-------- 本文抜粋

机、イス、ソファーセット、棚、カウンター、木、などなど。
大道具は、ありもの、本物を調達して使うこともありますし、
作ることもあります。
棚(酒ビン棚、本棚など)のように、
実物ほどの奥行きが必要なかったり、もっと簡易でいい、
というような大道具の場合は作ってしまいます。
木材を買ってきて、切って、たたいて(くぎを打って)、色を塗って、…。
ひと仕事ですね。
予算があればプロの方に頼むのですが、
低予算でやっている場合(大概がそうですが…)、自分たちで作ります。
大道具だって、もちろん、工夫を凝らして作るものなんです。
★扉よ開け!★
舞台正面に、大きな観音開きの扉(大道具)を配置することに。
色塗りまで終了してきれいに仕上がっているものを、
仕込み日(本番前日)に舞台上に設置。
…したのはいいけれど、実はこの扉、要所要所で自動で手前に開き、
人の出入りが終わったら、また自動で閉じる、
という動きをしてくれないと困るもの。
しかし、どうやって動かすのかの仕掛けは決まってな〜い!
既に本番前日、ああでもない、こうでもない、と試行錯誤を繰り返し…。
なんとか無事できましたけど。
(材の一端を扉下部に打ち付け、
材の反対側を、扉の裏下方にもぐった人が引いたり押したりするという、
まあ、原始的だけど確実な仕掛けかな。)
当時は、時間が有り余ってるような感覚で悠長にやってましたけど、
今考えると、なかなかスリル満点ではないですか!
★本棚★
まるで図書館のように、壁一面に本がある、
というセット(大道具)を作りました。
もちろん、本もニセもの。すべて手作りです。
これらの本、どうせ棚に納まっているものなんだから、
奥行きは短くて良いのです。
ダンボールで本の形を作り、
見える背表紙の部分にだけ布きれを貼っていく、という作業。

----------------
-------- データ項目

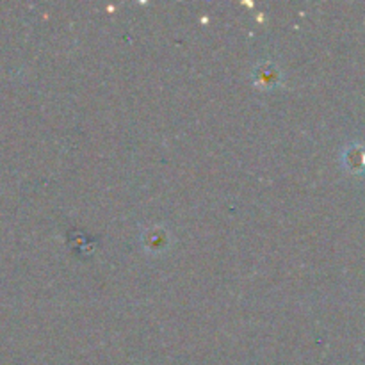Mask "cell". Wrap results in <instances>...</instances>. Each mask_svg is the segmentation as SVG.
Wrapping results in <instances>:
<instances>
[]
</instances>
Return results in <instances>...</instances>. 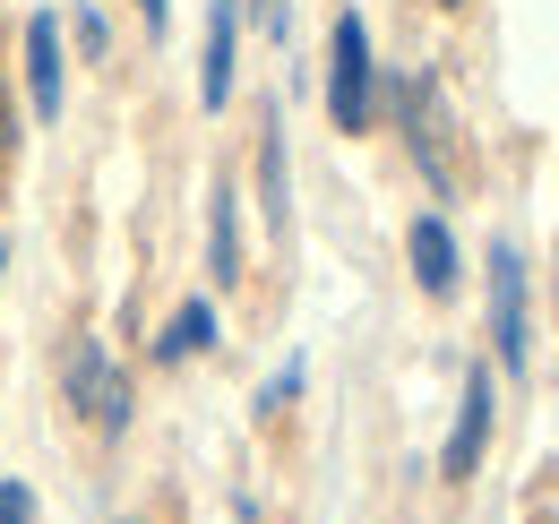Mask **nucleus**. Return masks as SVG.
Here are the masks:
<instances>
[{"instance_id":"1","label":"nucleus","mask_w":559,"mask_h":524,"mask_svg":"<svg viewBox=\"0 0 559 524\" xmlns=\"http://www.w3.org/2000/svg\"><path fill=\"white\" fill-rule=\"evenodd\" d=\"M370 95H379V69H370V26L361 17H336V44H328V112H336V130H370Z\"/></svg>"},{"instance_id":"2","label":"nucleus","mask_w":559,"mask_h":524,"mask_svg":"<svg viewBox=\"0 0 559 524\" xmlns=\"http://www.w3.org/2000/svg\"><path fill=\"white\" fill-rule=\"evenodd\" d=\"M490 344H499V361L525 379L534 370V319H525V259L499 241L490 250Z\"/></svg>"},{"instance_id":"3","label":"nucleus","mask_w":559,"mask_h":524,"mask_svg":"<svg viewBox=\"0 0 559 524\" xmlns=\"http://www.w3.org/2000/svg\"><path fill=\"white\" fill-rule=\"evenodd\" d=\"M61 379H70V404L104 430V439H121V430H130V379L104 361V344H95V335L70 344V370H61Z\"/></svg>"},{"instance_id":"4","label":"nucleus","mask_w":559,"mask_h":524,"mask_svg":"<svg viewBox=\"0 0 559 524\" xmlns=\"http://www.w3.org/2000/svg\"><path fill=\"white\" fill-rule=\"evenodd\" d=\"M396 112H405V146H414L421 181L448 198V190H456V164H448V112H439V86H430V78L396 86Z\"/></svg>"},{"instance_id":"5","label":"nucleus","mask_w":559,"mask_h":524,"mask_svg":"<svg viewBox=\"0 0 559 524\" xmlns=\"http://www.w3.org/2000/svg\"><path fill=\"white\" fill-rule=\"evenodd\" d=\"M233 61H241V0H215L207 9V61H199V104L207 112L233 104Z\"/></svg>"},{"instance_id":"6","label":"nucleus","mask_w":559,"mask_h":524,"mask_svg":"<svg viewBox=\"0 0 559 524\" xmlns=\"http://www.w3.org/2000/svg\"><path fill=\"white\" fill-rule=\"evenodd\" d=\"M483 439H490V379H483V370H465V404H456V430H448L439 473H448V481H465V473L483 464Z\"/></svg>"},{"instance_id":"7","label":"nucleus","mask_w":559,"mask_h":524,"mask_svg":"<svg viewBox=\"0 0 559 524\" xmlns=\"http://www.w3.org/2000/svg\"><path fill=\"white\" fill-rule=\"evenodd\" d=\"M26 95H35L44 121L61 112V17H52V9L26 17Z\"/></svg>"},{"instance_id":"8","label":"nucleus","mask_w":559,"mask_h":524,"mask_svg":"<svg viewBox=\"0 0 559 524\" xmlns=\"http://www.w3.org/2000/svg\"><path fill=\"white\" fill-rule=\"evenodd\" d=\"M405 250H414V284L430 293V301H448V293H456V241H448V224L421 215L414 233H405Z\"/></svg>"},{"instance_id":"9","label":"nucleus","mask_w":559,"mask_h":524,"mask_svg":"<svg viewBox=\"0 0 559 524\" xmlns=\"http://www.w3.org/2000/svg\"><path fill=\"white\" fill-rule=\"evenodd\" d=\"M207 275L241 284V206H233V190H215V206H207Z\"/></svg>"},{"instance_id":"10","label":"nucleus","mask_w":559,"mask_h":524,"mask_svg":"<svg viewBox=\"0 0 559 524\" xmlns=\"http://www.w3.org/2000/svg\"><path fill=\"white\" fill-rule=\"evenodd\" d=\"M259 206H267V224H293V190H284V130H276V112L259 121Z\"/></svg>"},{"instance_id":"11","label":"nucleus","mask_w":559,"mask_h":524,"mask_svg":"<svg viewBox=\"0 0 559 524\" xmlns=\"http://www.w3.org/2000/svg\"><path fill=\"white\" fill-rule=\"evenodd\" d=\"M207 344H215V310L207 301H181L173 327L155 335V361H190V353H207Z\"/></svg>"},{"instance_id":"12","label":"nucleus","mask_w":559,"mask_h":524,"mask_svg":"<svg viewBox=\"0 0 559 524\" xmlns=\"http://www.w3.org/2000/svg\"><path fill=\"white\" fill-rule=\"evenodd\" d=\"M0 524H35V490L26 481H0Z\"/></svg>"},{"instance_id":"13","label":"nucleus","mask_w":559,"mask_h":524,"mask_svg":"<svg viewBox=\"0 0 559 524\" xmlns=\"http://www.w3.org/2000/svg\"><path fill=\"white\" fill-rule=\"evenodd\" d=\"M301 395V361H284L276 379H267V395H259V413H276V404H293Z\"/></svg>"},{"instance_id":"14","label":"nucleus","mask_w":559,"mask_h":524,"mask_svg":"<svg viewBox=\"0 0 559 524\" xmlns=\"http://www.w3.org/2000/svg\"><path fill=\"white\" fill-rule=\"evenodd\" d=\"M78 44H86V61H104V44H112V35H104V17H95V9H78Z\"/></svg>"},{"instance_id":"15","label":"nucleus","mask_w":559,"mask_h":524,"mask_svg":"<svg viewBox=\"0 0 559 524\" xmlns=\"http://www.w3.org/2000/svg\"><path fill=\"white\" fill-rule=\"evenodd\" d=\"M139 17H146V26H164V17H173V0H139Z\"/></svg>"},{"instance_id":"16","label":"nucleus","mask_w":559,"mask_h":524,"mask_svg":"<svg viewBox=\"0 0 559 524\" xmlns=\"http://www.w3.org/2000/svg\"><path fill=\"white\" fill-rule=\"evenodd\" d=\"M0 146H9V104H0Z\"/></svg>"},{"instance_id":"17","label":"nucleus","mask_w":559,"mask_h":524,"mask_svg":"<svg viewBox=\"0 0 559 524\" xmlns=\"http://www.w3.org/2000/svg\"><path fill=\"white\" fill-rule=\"evenodd\" d=\"M448 9H465V0H448Z\"/></svg>"}]
</instances>
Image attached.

----------------

練習問題
**A)** 大道具づくりの文章から、「色塗りまで終了してきれいに仕上がっているものを、」で始まり「まあ、原始的だけど確実な仕掛けかな。)」で終わる部分を、終わりの語句も含めて一字も変えずに書き写しなさい。
**B)** 大道具づくりの文章の最後の一文を受けて、その続きを書き進めなさい。

解答例
**A)**
色塗りまで終了してきれいに仕上がっているものを、
仕込み日(本番前日)に舞台上に設置。
…したのはいいけれど、実はこの扉、要所要所で自動で手前に開き、
人の出入りが終わったら、また自動で閉じる、
という動きをしてくれないと困るもの。
しかし、どうやって動かすのかの仕掛けは決まってな〜い!
既に本番前日、ああでもない、こうでもない、と試行錯誤を繰り返し…。
なんとか無事できましたけど。
(材の一端を扉下部に打ち付け、
材の反対側を、扉の裏下方にもぐった人が引いたり押したりするという、
まあ、原始的だけど確実な仕掛けかな。)

**B)**
簡単なんだけど、なにしろ作る本の量が多いので、結構大変。
役者同士の語らいのお供に、っていう作業となりました。
出来は………とても素敵でした。
ところが、うっかりさんが本番中、
仕込んである本物の本と間違えて、
ニセものの本を棚から引っ張り出してしまいました。
こらこら、本物の本は、そこじゃな〜い!
★雪降らせ★
上空から雪片がひらひらと…。
そこに照明が当たって…。
とても美しいシーンです。
美しければ美しいほど、その裏にある準備は大変なものです。
雪を降らす範囲が広ければ垂木と布地で作った入れ物を、
範囲が狭ければかご等を上に吊り、この中に雪片を仕込みます。
舞台袖で吊りものにつけたひもを引いて揺らし、
雪片を落とすという仕掛け(大道具)。
仕掛け自体はオーソドックスなものですが、
中に仕込む雪片を作るのは、結構大変です。
普通、紙テープを切って雪片を作ります。
紙テープ幅の正方形、半幅にしての正方形、三角形、などなど。
切り方によって、舞ったときの見え方も違ってくるようです。
降らす量が半端じゃない場合は、一人分の作成ノルマが多くなり、
毎晩、毎晩、紙テープと格闘、手にハサミだこが、…なんてことも。
でも、照明に照らされてジャンジャン降っている雪はとってもきれいです。
苦労はちゃんと報われるものなのです。
★幕落とし★
舞台奥行き途中に幕が下がっていて、奥のものは隠されている。
その幕前だけで芝居が進行してしる。
バ〜ン!!あるきっかけで、幕が天井からはずれてストンと落ちる。
すると、その向こう側には、な、な、なんと…。
私の好きな演出です。ハッとする驚きがあって素敵でしょう。
この幕落とし(大道具)、舞台袖で仕掛けのひもを引いて幕を落とすように
なっているのですけど、
このひも引きの大役を仰せつかるとドキドキもんです。
ひもを引いても幕が落ちなかったらどうしよう、
逆に、間違ったタイミングで幕を落としちゃったらどうしよう、
そして幕の後ろがまだスタンバイできてなかったりしたら…などと、
袖で緊張しているわけです。
でも、その甲斐あってか、きれいに決まると、
会場をあっといわせることが出来ますからね。爽快です!
でもね、床に落ちた幕がズルズルと袖に引き込まれていく様は、
ちょっとおまぬけだったりするんです。
どうです?大道具もまた楽し、でしょう!?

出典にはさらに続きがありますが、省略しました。